I'm glad we agree on at least removing the default value if we keep the
deprecated properties.

> With that, I kinda don’t agree that including system tables is a mistake,
> as we add more we allow less for user tables before we start to have
> issues….


That's problematic because the new thresholds we added in CASSANDRA-17147
don't include system tables. Do you think we should change that?

I still think it's better not to include the system tables in the count.
The thresholds on the number of keyspaces/tables/rows/columns/tombstones
are just guidance since they cannot be exactly related to exact resource
consumption. The main purpose of those thresholds is to prevent obvious
antipatterns such as creating thousands of tables. A benefit of expressing
the guardrails in terms of the number of schema entities, rather than
counting the memory usage of those entities, is that they are easy to
understand and reason about. In my opinion including system tables defeats
that purpose because it forces users to know details about the system
tables. The fact that those details change between versions doesn't help.

DATA ENTRIES:
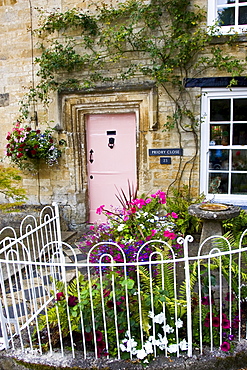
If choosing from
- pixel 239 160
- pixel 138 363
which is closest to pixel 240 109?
pixel 239 160

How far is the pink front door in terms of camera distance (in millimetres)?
6398

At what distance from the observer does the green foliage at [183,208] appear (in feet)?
18.2

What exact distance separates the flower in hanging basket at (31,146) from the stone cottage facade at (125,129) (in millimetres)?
212

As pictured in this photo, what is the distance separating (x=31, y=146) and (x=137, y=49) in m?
2.72

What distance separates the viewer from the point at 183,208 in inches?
225

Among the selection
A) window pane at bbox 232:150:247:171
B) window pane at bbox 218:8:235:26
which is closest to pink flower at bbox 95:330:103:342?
window pane at bbox 232:150:247:171

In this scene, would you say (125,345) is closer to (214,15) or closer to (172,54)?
(172,54)

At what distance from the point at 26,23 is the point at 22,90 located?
1.32m

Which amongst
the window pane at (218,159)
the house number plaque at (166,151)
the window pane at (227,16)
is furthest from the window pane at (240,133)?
the window pane at (227,16)

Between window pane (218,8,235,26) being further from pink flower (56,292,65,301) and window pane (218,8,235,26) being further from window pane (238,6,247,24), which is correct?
pink flower (56,292,65,301)

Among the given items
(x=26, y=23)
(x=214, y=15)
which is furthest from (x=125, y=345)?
(x=26, y=23)

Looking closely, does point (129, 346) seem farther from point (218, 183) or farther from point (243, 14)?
point (243, 14)

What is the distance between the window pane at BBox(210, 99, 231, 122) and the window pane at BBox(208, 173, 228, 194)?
1.01 meters

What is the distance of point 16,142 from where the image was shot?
6406 mm
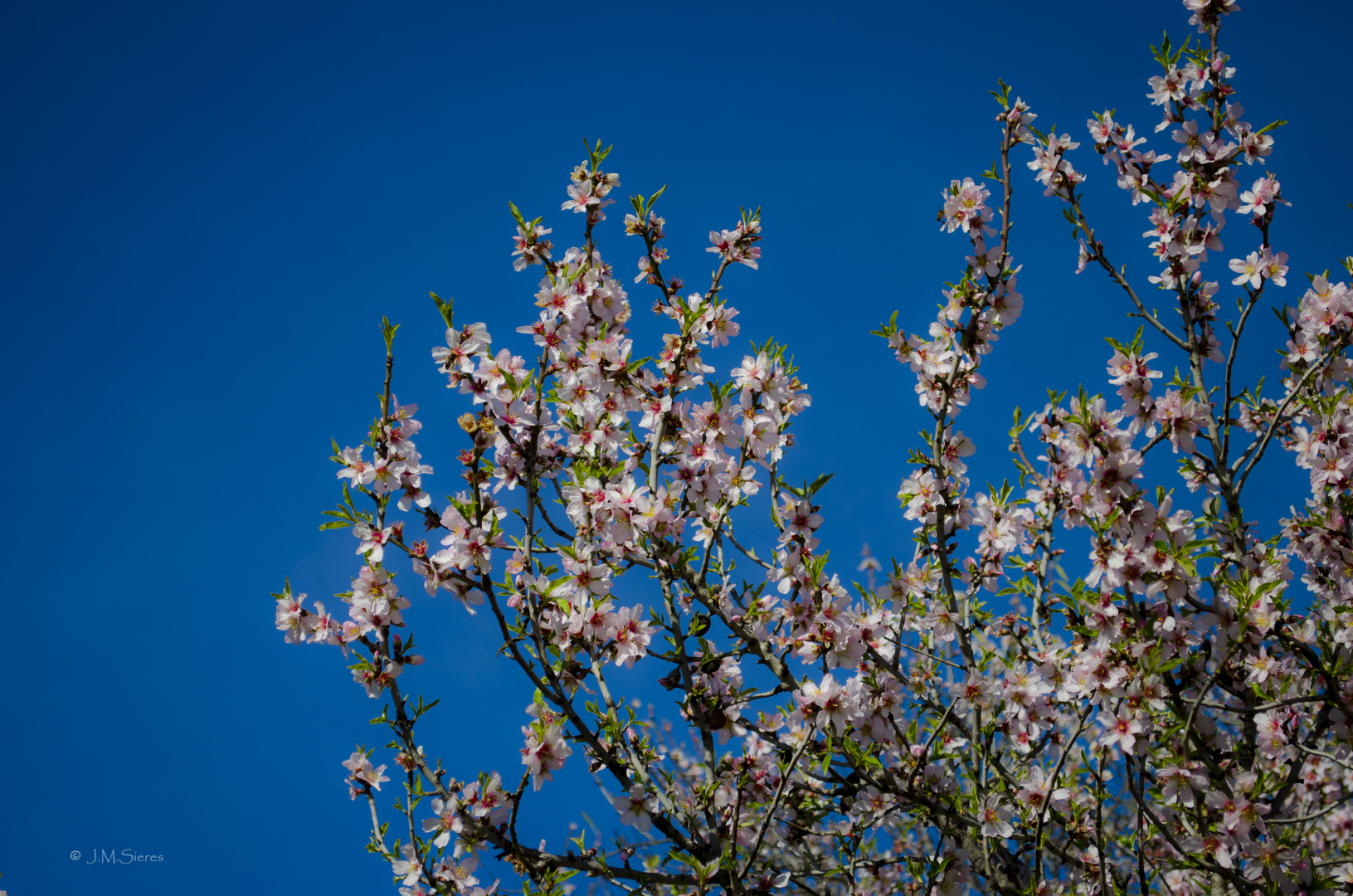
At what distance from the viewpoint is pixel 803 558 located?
3465 mm

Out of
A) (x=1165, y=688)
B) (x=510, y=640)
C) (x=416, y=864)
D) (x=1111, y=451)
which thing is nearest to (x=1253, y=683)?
(x=1165, y=688)

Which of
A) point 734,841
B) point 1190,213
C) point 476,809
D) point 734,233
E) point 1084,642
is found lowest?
point 734,841

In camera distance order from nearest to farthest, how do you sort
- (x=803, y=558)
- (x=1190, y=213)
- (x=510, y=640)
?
1. (x=510, y=640)
2. (x=803, y=558)
3. (x=1190, y=213)

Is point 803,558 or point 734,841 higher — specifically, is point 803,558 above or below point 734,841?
above

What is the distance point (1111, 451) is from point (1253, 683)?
127 centimetres

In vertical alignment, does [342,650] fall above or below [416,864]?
above

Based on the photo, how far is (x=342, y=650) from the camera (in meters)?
3.00

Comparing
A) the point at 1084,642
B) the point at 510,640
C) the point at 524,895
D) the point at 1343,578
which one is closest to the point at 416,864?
the point at 524,895

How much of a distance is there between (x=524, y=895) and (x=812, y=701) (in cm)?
143

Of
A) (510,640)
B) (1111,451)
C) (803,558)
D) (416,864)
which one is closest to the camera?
(510,640)

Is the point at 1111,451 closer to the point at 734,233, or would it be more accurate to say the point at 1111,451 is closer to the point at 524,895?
the point at 734,233

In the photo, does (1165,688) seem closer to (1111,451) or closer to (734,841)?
(1111,451)

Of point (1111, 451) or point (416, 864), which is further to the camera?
point (416, 864)

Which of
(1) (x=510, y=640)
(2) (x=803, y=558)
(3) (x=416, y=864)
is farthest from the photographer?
(2) (x=803, y=558)
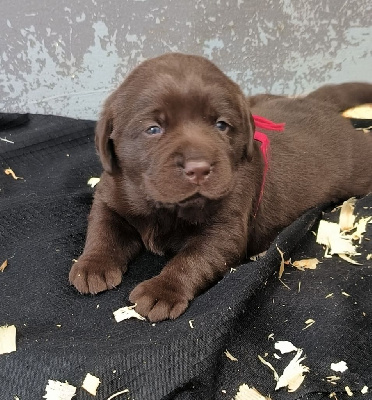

GOAL 1:
Set down the passage of the Cassandra guardrails discussion above word for word, beginning at the words "I'm glad we" and stopping after the words "should change that?".
GOAL 2:
Summarize the Cassandra guardrails discussion above in two sentences.

EXPECTED ANSWER 1:
I'm glad we agree on at least removing the default value if we keep the
deprecated properties.

> With that, I kinda don’t agree that including system tables is a mistake,
> as we add more we allow less for user tables before we start to have
> issues….


That's problematic because the new thresholds we added in CASSANDRA-17147
don't include system tables. Do you think we should change that?

EXPECTED ANSWER 2:
The writer would rather leave system tables out of the threshold counts, pointing out that the new thresholds added in CASSANDRA-17147 already exclude them. These thresholds serve as guidance to prevent obvious antipatterns such as creating thousands of tables, and counting system tables would force users to know system table details that change between versions.